## Directions for this task
Read through the lines below for the string "relationship" and copy each one that has it.

## Data extract
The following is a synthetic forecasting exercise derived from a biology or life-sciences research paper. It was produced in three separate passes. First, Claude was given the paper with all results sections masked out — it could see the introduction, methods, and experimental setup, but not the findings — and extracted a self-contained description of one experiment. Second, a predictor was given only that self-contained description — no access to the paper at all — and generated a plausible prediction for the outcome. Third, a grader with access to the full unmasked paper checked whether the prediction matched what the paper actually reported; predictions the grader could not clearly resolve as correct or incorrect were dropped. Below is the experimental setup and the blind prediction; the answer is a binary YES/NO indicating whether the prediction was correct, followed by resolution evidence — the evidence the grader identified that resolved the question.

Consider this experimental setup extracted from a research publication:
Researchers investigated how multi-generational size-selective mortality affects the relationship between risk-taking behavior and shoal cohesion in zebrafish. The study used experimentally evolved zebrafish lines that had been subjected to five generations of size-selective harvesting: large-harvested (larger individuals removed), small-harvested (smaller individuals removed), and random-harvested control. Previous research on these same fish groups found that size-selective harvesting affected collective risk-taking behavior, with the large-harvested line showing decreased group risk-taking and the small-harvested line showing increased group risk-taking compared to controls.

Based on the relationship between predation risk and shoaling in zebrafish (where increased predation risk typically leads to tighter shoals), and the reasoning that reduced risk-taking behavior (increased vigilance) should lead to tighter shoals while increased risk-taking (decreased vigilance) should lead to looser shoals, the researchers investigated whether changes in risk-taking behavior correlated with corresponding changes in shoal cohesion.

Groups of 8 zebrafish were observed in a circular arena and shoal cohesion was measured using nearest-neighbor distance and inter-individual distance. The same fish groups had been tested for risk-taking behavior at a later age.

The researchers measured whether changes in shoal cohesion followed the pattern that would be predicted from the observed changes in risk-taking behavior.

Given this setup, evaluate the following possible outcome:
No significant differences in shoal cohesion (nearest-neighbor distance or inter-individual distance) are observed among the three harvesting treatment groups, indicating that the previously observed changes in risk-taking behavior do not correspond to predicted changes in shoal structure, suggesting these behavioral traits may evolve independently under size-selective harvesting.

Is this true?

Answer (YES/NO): NO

## Answer to this task
Researchers investigated how multi-generational size-selective mortality affects the relationship between risk-taking behavior and shoal cohesion in zebrafish. The study used experimentally evolved zebrafish lines that had been subjected to five generations of size-selective harvesting: large-harvested (larger individuals removed), small-harvested (smaller individuals removed), and random-harvested control. Previous research on these same fish groups found that size-selective harvesting affected collective risk-taking behavior, with the large-harvested line showing decreased group risk-taking and the small-harvested line showing increased group risk-taking compared to controls.
Based on the relationship between predation risk and shoaling in zebrafish (where increased predation risk typically leads to tighter shoals), and the reasoning that reduced risk-taking behavior (increased vigilance) should lead to tighter shoals while increased risk-taking (decreased vigilance) should lead to looser shoals, the researchers investigated whether changes in risk-taking behavior correlated with corresponding changes in shoal cohesion.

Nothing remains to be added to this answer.